LASS effectively controls FSR in simulations and real data.

Theoretical guarantees are established without strong sparsity assumptions.

LASS demonstrates robustness across sparse and dense high-dimensional settings.

Abstract

The uncertainty quantification and error control of classifiers are crucial in many high-consequence decision-making scenarios. We propose a selective classification framework that provides an indecision option for any observations that cannot be classified with confidence. The false selection rate (FSR), defined as the expected fraction of erroneous classifications among all definitive classifications, provides a useful error rate notion that trades off a fraction of indecisions for fewer classification errors.
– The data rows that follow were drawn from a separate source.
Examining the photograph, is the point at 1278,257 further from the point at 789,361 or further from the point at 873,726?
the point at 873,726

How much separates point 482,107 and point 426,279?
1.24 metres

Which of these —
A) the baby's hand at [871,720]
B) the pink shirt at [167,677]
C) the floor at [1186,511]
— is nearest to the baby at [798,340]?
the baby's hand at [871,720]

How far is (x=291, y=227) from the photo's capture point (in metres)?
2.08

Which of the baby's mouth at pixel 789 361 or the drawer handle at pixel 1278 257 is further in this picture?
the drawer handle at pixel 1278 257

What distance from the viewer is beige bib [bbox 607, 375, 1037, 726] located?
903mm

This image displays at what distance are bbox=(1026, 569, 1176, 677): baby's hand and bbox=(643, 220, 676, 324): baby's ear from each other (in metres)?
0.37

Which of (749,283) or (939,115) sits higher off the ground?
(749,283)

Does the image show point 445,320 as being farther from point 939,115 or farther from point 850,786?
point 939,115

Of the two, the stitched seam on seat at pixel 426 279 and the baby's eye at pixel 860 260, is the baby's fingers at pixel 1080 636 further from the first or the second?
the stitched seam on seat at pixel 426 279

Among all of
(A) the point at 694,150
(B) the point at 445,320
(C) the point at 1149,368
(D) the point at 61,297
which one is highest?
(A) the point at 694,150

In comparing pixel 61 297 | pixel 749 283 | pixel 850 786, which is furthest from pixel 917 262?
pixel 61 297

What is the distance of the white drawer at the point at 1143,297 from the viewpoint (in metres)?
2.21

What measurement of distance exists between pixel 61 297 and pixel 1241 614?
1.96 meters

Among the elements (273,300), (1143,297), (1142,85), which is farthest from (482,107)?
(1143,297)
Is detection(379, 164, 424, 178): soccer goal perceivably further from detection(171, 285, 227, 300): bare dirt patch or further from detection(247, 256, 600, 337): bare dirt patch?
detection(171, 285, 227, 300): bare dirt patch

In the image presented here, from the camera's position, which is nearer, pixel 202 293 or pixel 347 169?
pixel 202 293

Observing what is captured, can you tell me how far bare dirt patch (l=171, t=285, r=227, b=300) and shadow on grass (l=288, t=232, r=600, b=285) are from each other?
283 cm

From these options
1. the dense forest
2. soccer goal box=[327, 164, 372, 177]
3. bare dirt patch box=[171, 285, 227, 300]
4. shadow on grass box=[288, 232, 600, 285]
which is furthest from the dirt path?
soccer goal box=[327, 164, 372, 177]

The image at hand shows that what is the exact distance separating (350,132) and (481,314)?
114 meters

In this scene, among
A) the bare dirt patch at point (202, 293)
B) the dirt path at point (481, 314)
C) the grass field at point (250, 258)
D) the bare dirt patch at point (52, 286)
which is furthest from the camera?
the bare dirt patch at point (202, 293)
We develop a new class of locally adaptive shrinkage and selection (LASS) rules for FSR control in the context of high-dimensional linear discriminant analysis (LDA). LASS is easy-to-analyze and has robust performance across sparse and dense regimes. Theoretical guarantees on FSR control are established without strong assumptions on sparsity as required by existing theories in high-dimensional LDA. The empirical performances of LASS are investigated using both simulated and real data.